Reporter: Arif Ferdianto | Editor: Anna Suci Perwitasari
KONTAN.CO.ID - JAKARTA. Investasi pada perusahaan pembiayaan atau multifinance tampak menyusut, hal ini disebabkan kondisi ekonomi yang mulai membaik sehingga dana yang dimiliki para pemain kembali pada fitrahnya yakni sebagai pemberi pembiayaan.
Berdasarkan data Otoritas Jasa Keuangan (OJK), investasi perusahaan multifinance dalam instrumen surat berharga terkoreksi hingga 82,41% year on year (YoY) menjadi Rp 219 miliar di Juni 2023, sementara Juni 2022 nilainya mencapai Rp 1,24 triliun.
Ketua Umum Asosiasi Perusahaan Pembiayaan Indonesia (APPI) Suwandi Wiratno mengatakan bahwa investasi dalam surat berharga perusahaan multifinance dilakukan saat pandemi Covid-19.
“Kalau waktu lagi Covid dananya enggak kepakai kemana-mana, enggak ada pinjam kredit, ada duit lebih ya ditaruh di surat berharga,” ujarnya kepada Kontan.co.id, Senin (21/8).
Baca Juga: Sejumlah Multifinance Pasang Strategi untuk Capai Target Pembiayaan Investasi 2023
Suwandi menjelaskan bahwa menyusutnya nilai investasi dalam surat berharga menandakan bahwa industri telah kembali berjalan baik, sebab dana yang dikeluarkan untuk pemberian kredit oleh para pemain.
“Secara industri multifinance gak ada investasi, duit diputerin jadi kredit. Kalau ada duit lebih ngapain kita investasikan, kita bisnisnya pemberi pinjaman kredit,” jelasnya.
Sementara itu, Deputi Komisioner Pengawas Lembaga Pembiayaan dan Lembaga Jasa Keuangan Lainnya OJK, Bambang W Budiawan menyatakan bahwa perusahaan multifinance dikembangkan bukan sebagai perusahaan investasi, melainkan lembaga keuangan yang menyalurkan pembiayaan konsumen.
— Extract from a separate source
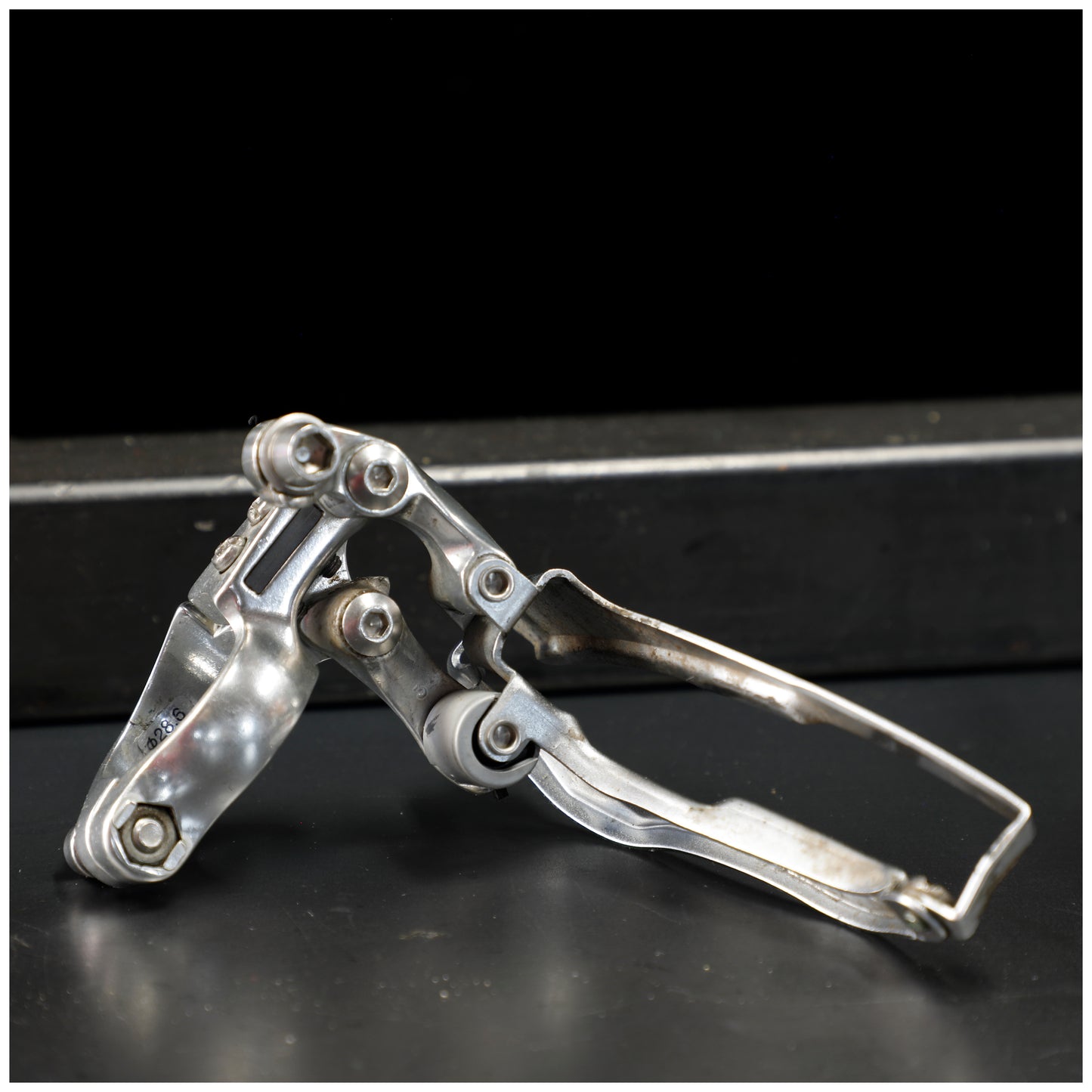 Ultegra Clamp-On Front Derailleur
“Beda sama asuransi dan dana pensiun yang memupuk dana/premi/iuran peserta lalu di sisi pengelolaan dana diinvestasikan dalam surat berharga atau sejenisnya,” imbuhnya kepada Kontan.
Chief Financial Officer PT Adira Dinamika Multi Finance Tbk (ADMF) atau Adira Finance, Sylvanus Gani Mendrofa menyampaikan investasi surat berharga biasanya dilakukan jika memiliki imbal hasil yang menarik.
“Namun jika ternyata perusahaan bisa memutar dana baik dari ekuitas dan pinjaman pada tingkat ROA dan ROE yang menarik pada portofolio pembiayaan, maka pilihan menaruh investasi tidak dijadikan prioritas utama,” terangnya kepada Kontan.
Baca Juga: Pantau Kredit Bermasalah Pinjol, OJK Bakal Bangun Pusdafil
Gani menuturkan bahwa Adira Finance tidak memiliki investasi pada surat berharga, di mana perusahaan fokus pada portofolio pembiayaan yang disalurkan kepada konsumen.
“Basically, kita lebih memilih mengalokasikannya pada portofolio pembiayaan yang kita salurkan pada konsumen,” tuturnya.
Lebih lanjut Gani menambahkan, investasi dalam instrumen surat berharga yang dimaksud OJK ialah jika suatu perusahaan memegang instrumen obligasi (bonds) ataupun saham dari perusahaan lain, itu untuk tujuan investasi atau diperjualbelikan sehingga mendapat keuntungan.
Selain itu, Direktur Utama PT Mandiri Utama Finance (MUF), Stanley Setia Atmadja menyebut bahwa MUF hingga saat ini tidak memiliki investasi dalam bentuk apapun, termasuk instrumen surat berharga.
“Seluruh kemampuan pendanaan MUF digunakan untuk keperluan core business, yaitu mendukung penyaluran pembiayaan yang sampai saat masih terus tumbuh dan berkembang,” tandasnya.